A irlandesa, a irlandesa, senhores!

Lucia Joyce

Ficaram amigos em Paris. Foi pouco antes de começarem a correr os anos 30 do século XX e eram dois irlandeses expatriados. Unia-os a negra paixão da literatura e davam pelos nomes de Joyce e Beckett, James e Samuel. O mais jovem, Beckett, foi até, de Joyce, o fiel secretário. Com eles, a literatura faz a mais tonitruante das viagens, das disruptivas transgressões modernistas ao abismo do absurdo. E as mãos de Beckett ajudaram mesmo as mãos de Joyce na elaboração do indecifrável, por impenetrável, “Finnegans Wake”. Joyce ia ditando partes da obra e Samuel escrevia, mas alguém bateu à porta e Joyce disse “Entre!”, o que Beckett logo passou ao papel. Ao reler, Joyce espantou-se: “O que é este ‘Entre!’?” Beckett jurou que ele o tinha dito e assim ficou.

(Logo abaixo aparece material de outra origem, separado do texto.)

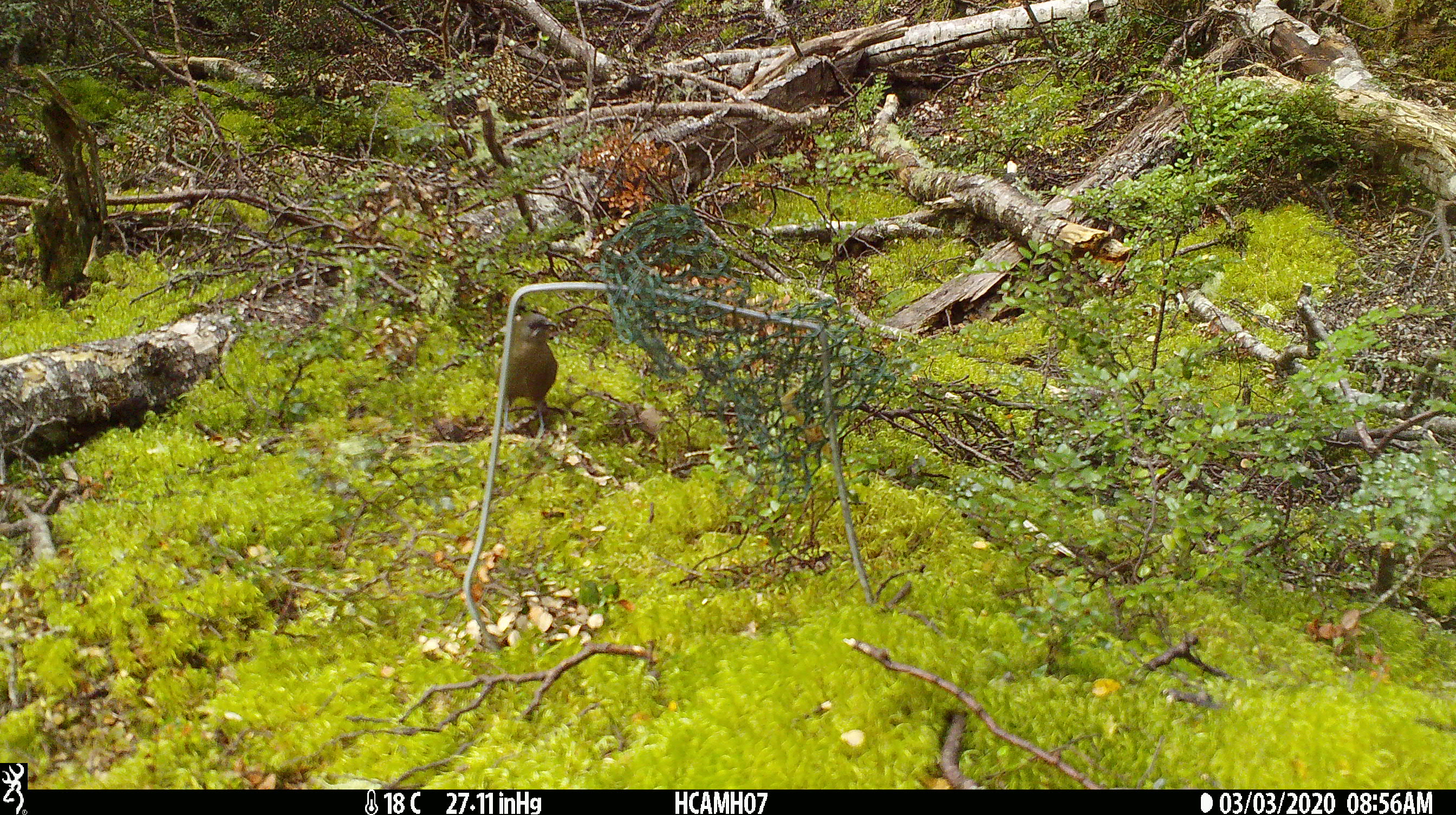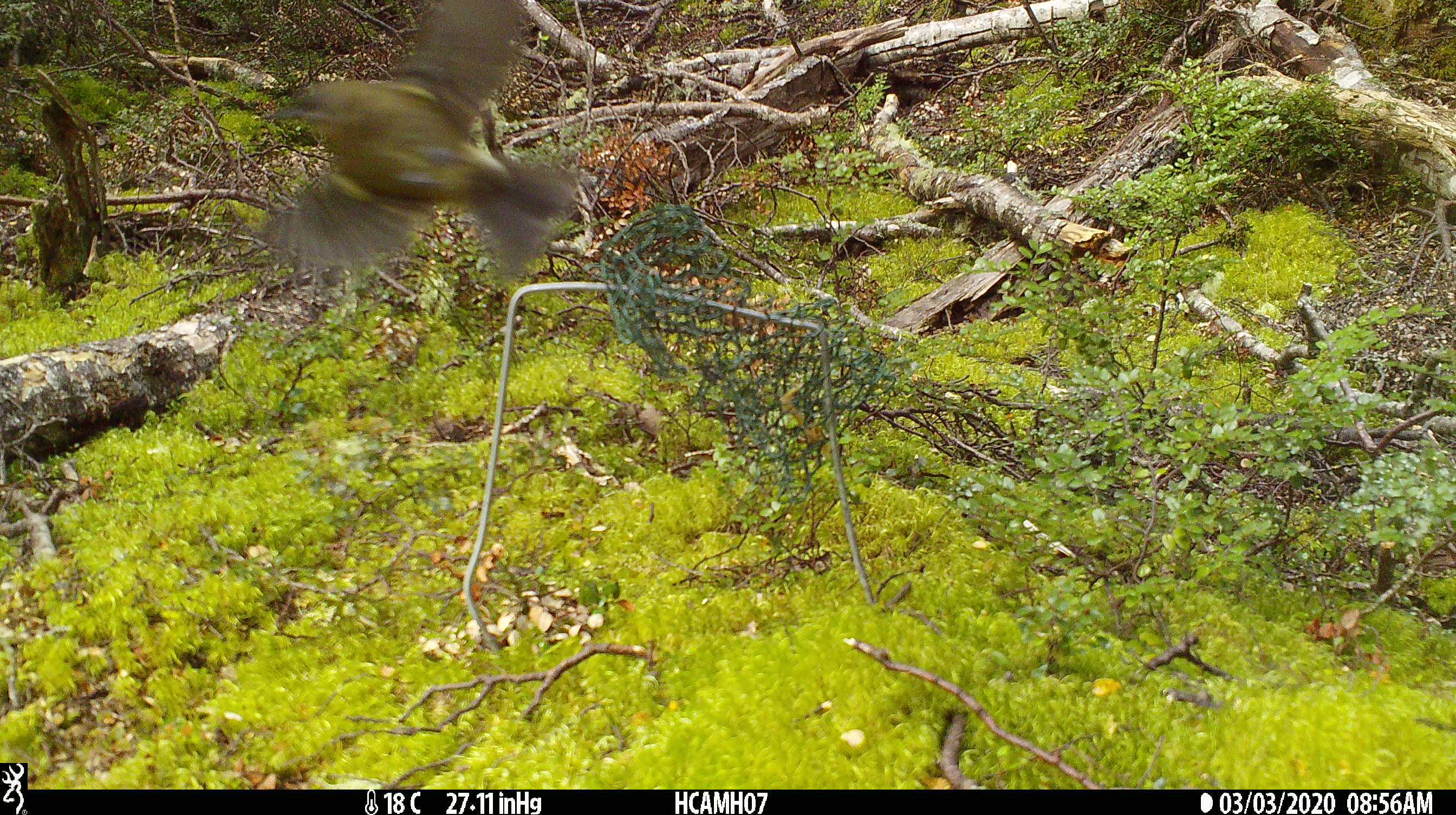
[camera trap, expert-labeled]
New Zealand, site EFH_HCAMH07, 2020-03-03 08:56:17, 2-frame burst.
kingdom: Animalia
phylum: Chordata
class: Aves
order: Passeriformes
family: Meliphagidae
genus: Anthornis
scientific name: Anthornis melanura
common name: new zealand bellbird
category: bellbird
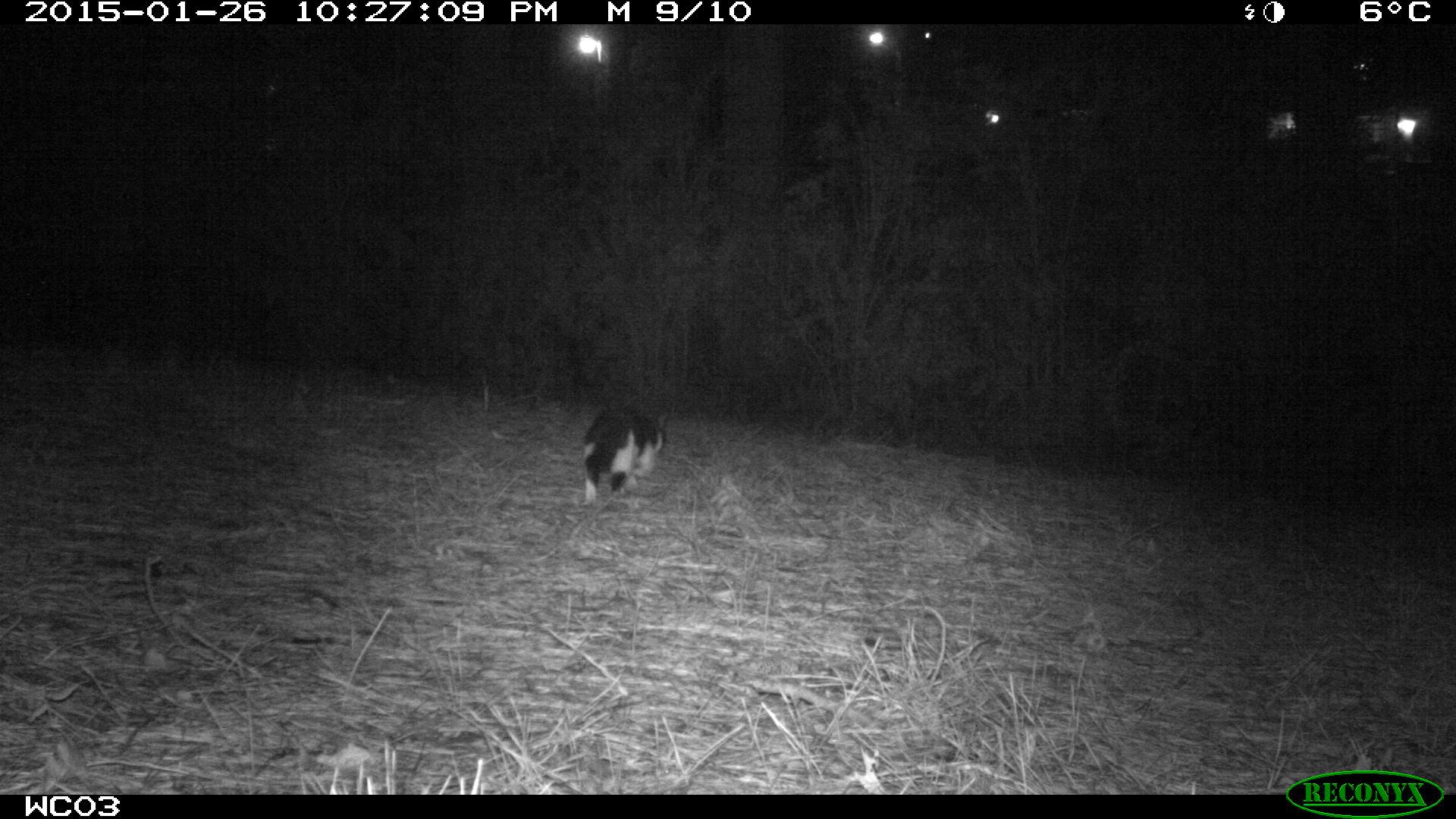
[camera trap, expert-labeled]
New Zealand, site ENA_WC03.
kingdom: Animalia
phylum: Chordata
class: Mammalia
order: Carnivora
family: Felidae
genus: Felis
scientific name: Felis catus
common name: domestic cat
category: cat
Cat (domestic cat) (Felis catus).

O diabo foi haver uma filha. Lucia, filha de Joyce, bailarina. Dizia-se em Paris: “Quando ela atingir toda a sua capacidade rítmica, só nos vamos lembrar de James Joyce por ser pai dela.” E agora sirvam-se, para ver, dos olhos de Beckett: a 28 de Maio de 1929, num festival de dança, Lucia é uma das seis finalistas e o júri atreve-se a não lhe dar o primeiro lugar. Os 23 anos de Beckett desarvoram aos gritos na plateia, logo apoiados pela multidão francesa que clama: “A irlandesa, a irlandesa! Um pouco de justiça, senhores do júri.” Não admira que Lucia derramasse amor e fogosa paixão por Beckett. Ele, consequente com a obra futura, deixou-a à espera de Godot.

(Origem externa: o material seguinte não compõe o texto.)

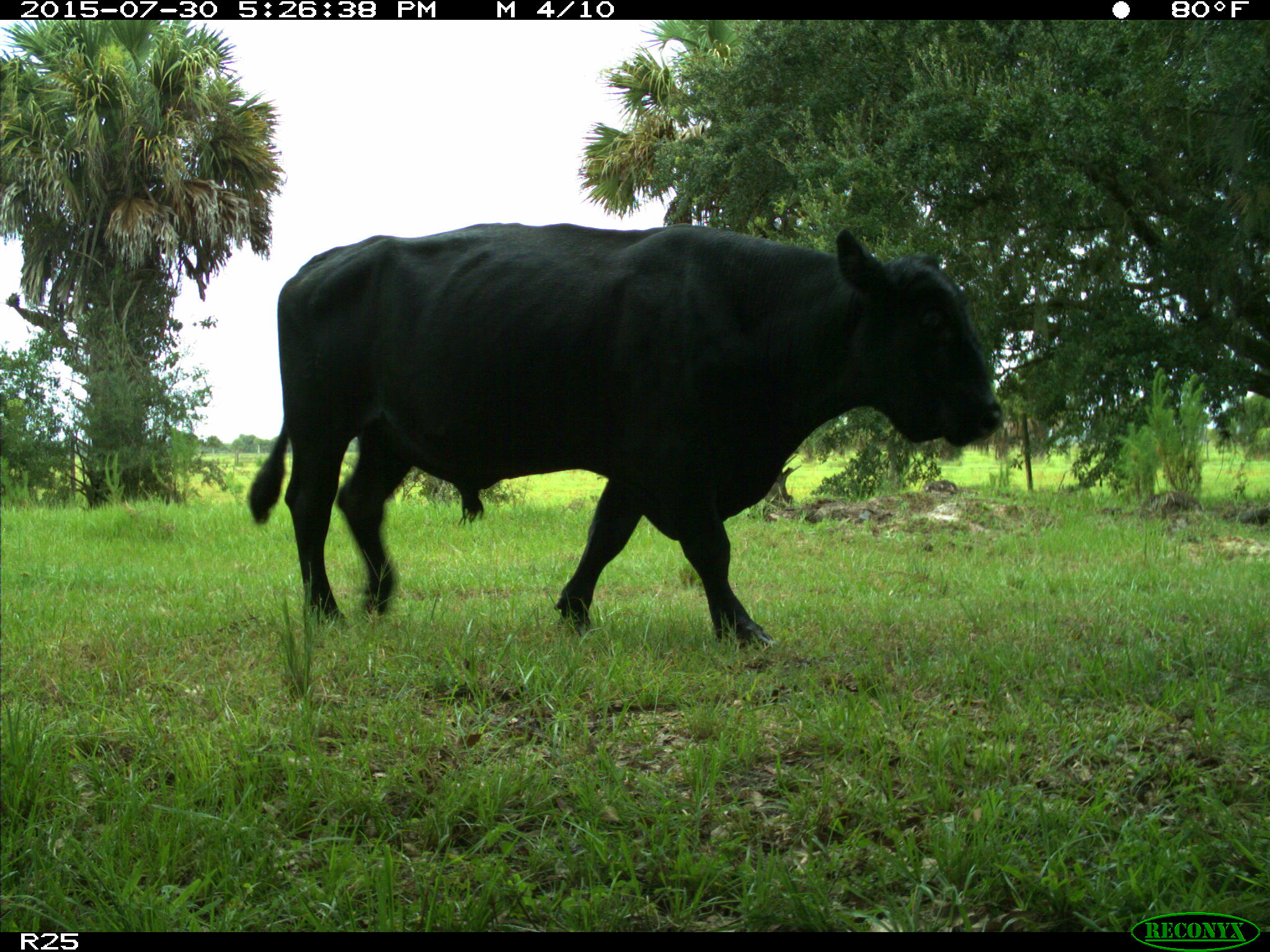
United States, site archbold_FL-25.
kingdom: Animalia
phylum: Chordata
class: Mammalia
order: Artiodactyla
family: Bovidae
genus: Bos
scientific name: Bos taurus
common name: domestic cow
Bos taurus (domestic cow).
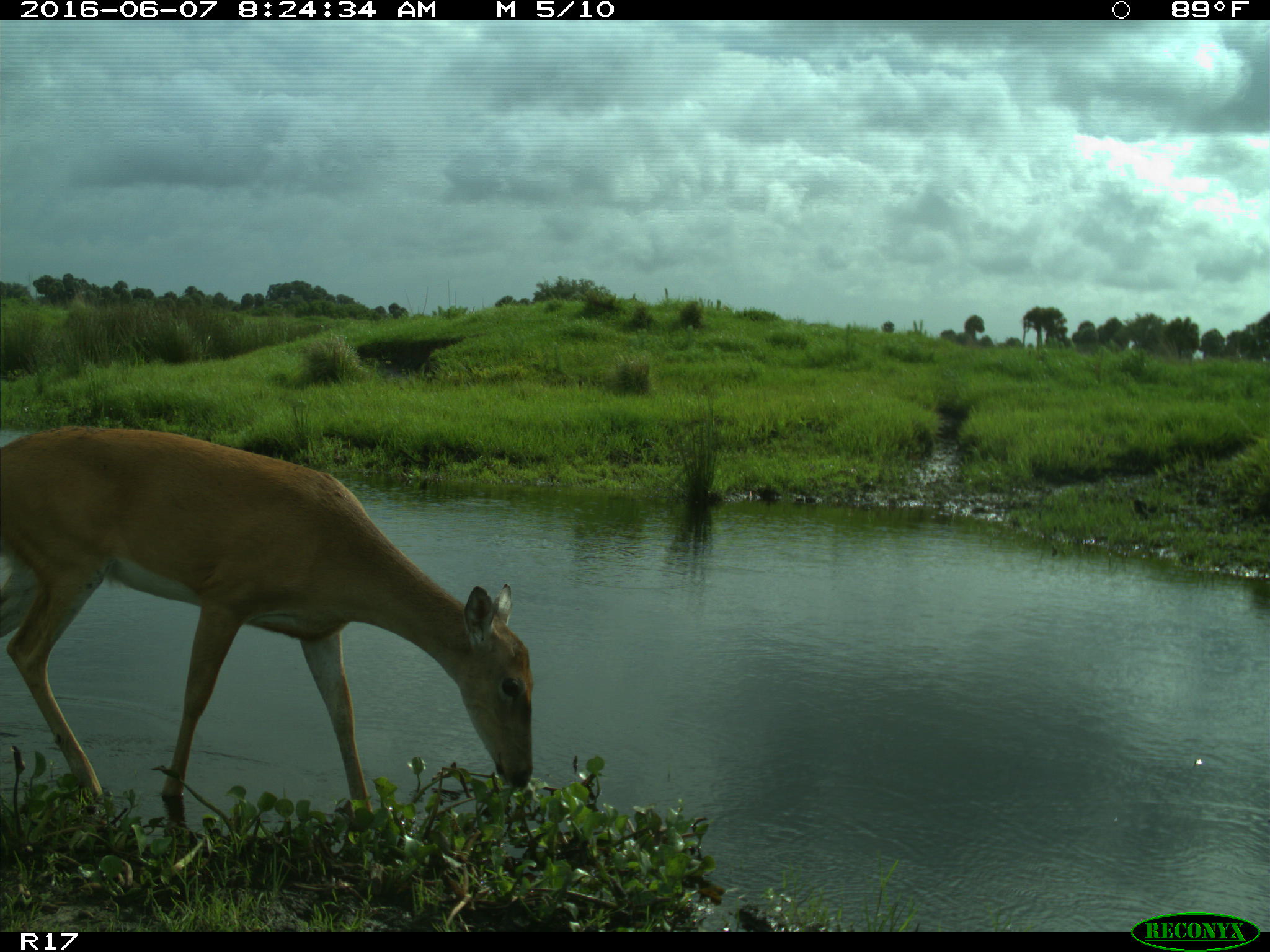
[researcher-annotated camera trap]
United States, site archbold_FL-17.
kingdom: Animalia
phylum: Chordata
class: Mammalia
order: Artiodactyla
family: Cervidae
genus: Odocoileus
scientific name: Odocoileus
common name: deer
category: unidentified deer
Unidentified deer (deer) (Odocoileus).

Roubo de um almanaque um incidente: um dia, Beckett bateu à porta de Joyce. Abriu-a Lucia e trazia no assimétrico olhar a doce exaltação de pastorinhos a quem aparece a Virgem numa azinheira. Era preciso não conhecer Beckett para acreditar que a cúpida transcendência o afagaria. Com a sensibilidade de um cajado de pastor, Beckett disse a Lucia: “Estou aqui para ver o teu pai, não a ti.”

Temo que não seja verdade e, ciente de que os alemães, por amor ao trabalho, fazem horas extraordinárias não pagas, mergulhei na pesquisa e eis o que descobri. Lucia e Beckett talvez tenham chegado a ser amantes. Lucia, na ausência de pai e mãe, levou-o a jantar e estendeu-lhe o tapete para um pedido de casamento.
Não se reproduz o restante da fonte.